Whether football team owners or project owners, the good ones seem to clearly understand the need for good project management and not let a player run the team  or an engineer run the project.  Just as in the early years of football and professional sports, it was not uncommon to have a player / coach running the team.  Similarly, in the earlier and debatably less complicated days of IT projects, it was not uncommon to have a Sr. Engineer double up and also be the project manager.

Just because someone is a great owner/director or engineer/player, it does not make them suitable or capable of coaching a team or managing a project.  Robert Kraft is a great football team owner with deep understanding of how the game is played, however, he looks at the bigger picture: the stadium, personnel, marketing and ultimately the bottom line.  Thus he has Belichick actually run the team.

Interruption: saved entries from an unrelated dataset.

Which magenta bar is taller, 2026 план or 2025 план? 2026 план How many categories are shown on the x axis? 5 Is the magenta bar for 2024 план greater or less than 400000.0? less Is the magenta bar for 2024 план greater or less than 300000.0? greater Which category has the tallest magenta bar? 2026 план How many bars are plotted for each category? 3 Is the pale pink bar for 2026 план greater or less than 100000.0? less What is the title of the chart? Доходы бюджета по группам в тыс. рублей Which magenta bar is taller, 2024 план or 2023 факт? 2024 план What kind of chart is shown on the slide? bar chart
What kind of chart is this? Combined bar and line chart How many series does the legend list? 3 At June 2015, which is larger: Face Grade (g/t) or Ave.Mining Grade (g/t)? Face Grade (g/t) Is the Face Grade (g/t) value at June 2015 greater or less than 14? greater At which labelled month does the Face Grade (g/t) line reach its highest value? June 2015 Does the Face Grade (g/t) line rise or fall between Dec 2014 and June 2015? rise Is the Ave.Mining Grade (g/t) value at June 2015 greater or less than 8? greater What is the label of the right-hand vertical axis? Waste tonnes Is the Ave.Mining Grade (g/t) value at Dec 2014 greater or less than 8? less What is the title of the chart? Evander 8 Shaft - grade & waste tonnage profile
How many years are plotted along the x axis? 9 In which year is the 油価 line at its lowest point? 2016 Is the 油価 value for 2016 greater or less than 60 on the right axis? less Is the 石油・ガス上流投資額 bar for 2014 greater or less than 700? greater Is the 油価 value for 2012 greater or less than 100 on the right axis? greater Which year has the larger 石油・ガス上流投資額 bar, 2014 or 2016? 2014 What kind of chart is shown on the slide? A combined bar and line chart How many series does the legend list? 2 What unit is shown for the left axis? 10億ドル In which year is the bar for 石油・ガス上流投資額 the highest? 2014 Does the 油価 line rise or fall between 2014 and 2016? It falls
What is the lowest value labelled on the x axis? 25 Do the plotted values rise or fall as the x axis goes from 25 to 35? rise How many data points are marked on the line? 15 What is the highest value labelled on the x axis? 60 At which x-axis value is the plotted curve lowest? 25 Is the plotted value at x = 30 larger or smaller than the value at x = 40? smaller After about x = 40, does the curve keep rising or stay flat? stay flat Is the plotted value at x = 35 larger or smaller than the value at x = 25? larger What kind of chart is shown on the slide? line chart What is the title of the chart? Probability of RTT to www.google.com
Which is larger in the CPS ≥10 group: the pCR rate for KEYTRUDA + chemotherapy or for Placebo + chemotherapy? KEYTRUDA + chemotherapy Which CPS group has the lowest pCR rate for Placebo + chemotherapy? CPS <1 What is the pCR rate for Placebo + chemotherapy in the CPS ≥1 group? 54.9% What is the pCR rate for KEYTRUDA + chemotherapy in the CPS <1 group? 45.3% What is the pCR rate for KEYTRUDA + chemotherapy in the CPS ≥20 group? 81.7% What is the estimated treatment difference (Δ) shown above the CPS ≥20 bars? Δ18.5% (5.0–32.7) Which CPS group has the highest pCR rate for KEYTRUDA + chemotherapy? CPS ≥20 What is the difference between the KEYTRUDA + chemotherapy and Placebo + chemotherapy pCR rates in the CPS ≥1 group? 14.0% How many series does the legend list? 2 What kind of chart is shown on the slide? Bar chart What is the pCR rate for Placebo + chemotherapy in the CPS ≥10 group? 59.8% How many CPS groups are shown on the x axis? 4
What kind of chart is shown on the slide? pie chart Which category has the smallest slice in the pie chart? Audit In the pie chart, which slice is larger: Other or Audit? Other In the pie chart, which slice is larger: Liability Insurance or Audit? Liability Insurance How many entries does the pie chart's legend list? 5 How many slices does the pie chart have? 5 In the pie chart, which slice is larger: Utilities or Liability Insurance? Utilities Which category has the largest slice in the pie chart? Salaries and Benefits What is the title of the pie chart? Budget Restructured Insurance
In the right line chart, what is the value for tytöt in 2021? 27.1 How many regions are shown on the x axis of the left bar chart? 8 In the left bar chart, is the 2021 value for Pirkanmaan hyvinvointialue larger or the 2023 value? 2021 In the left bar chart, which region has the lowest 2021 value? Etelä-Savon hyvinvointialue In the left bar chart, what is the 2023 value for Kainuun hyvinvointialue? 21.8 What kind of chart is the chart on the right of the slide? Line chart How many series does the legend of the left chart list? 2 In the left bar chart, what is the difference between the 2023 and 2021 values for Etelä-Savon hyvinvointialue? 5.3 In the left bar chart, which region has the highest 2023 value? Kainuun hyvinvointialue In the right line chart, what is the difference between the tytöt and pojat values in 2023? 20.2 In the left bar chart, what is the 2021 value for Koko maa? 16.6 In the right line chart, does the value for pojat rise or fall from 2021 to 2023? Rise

And it’s why Tom Brady is not put in a player/coach position. Tom may be good at QBing, however, can he realistically coordinate and ensure all positions on offense are focusing on what they need to do as well as his responsibilities?  Never mind the Defense,  Just as a CIO or Director of IT certainly has an overarching knowledge of the game being played in IT, but to actually direct it would take their eye off of the proverbial ball of the other aspects of the business that needs to be overseen.  As any professional knows, focus on your job and do it well; that’s the Patriot’s way.

In a football game the 1st possession and maybe the 2nd possession plays are already predetermined, however, as the game progresses the strategy adjusts based on previous success as well as what the other team is giving you.  Just as in a project, you initially setup the work breakdown structure, risk management plan, communication plan, etc. but as the project moves forward there typically needs to be some adjustments made based on progress, issues, new information etc. This is where agile project management is best: being able to plan, execute and monitor and control iterations in a typical waterfall project are key..  If Belichick realizes that the opponent is taking out Wes Welker, Gronk, and the other receivers before they really get off the line and the passing game isn’t there, he and Josh McDaniels (Offensive Coord) will look at moving the ball maybe by running a bit more, or doing screen passes.  As in virtualization projects, if there are roadblocks in the initial plan, alternatives need to be determined on how to move that project “ball.”  Basically, just as in football, there needs to be flexibility in an IT project.

Each project is a game with a beginning and end.  It’s crucial to have someone that not only specializes in working with different players’ needs, but who can also incorporate their input into the game and ensures all players understand their roles and responsibilities.  Add to that clear communication, it just becomes a matter of execution to win each game, I mean IT project, and have a successful season.

And though coaching the Patriots and Managing an IT infrastructure project is ALMOST the same, we do need to figure out how to get a project manager paid like Belichick…oh, and maybe some cheerleaders for the project?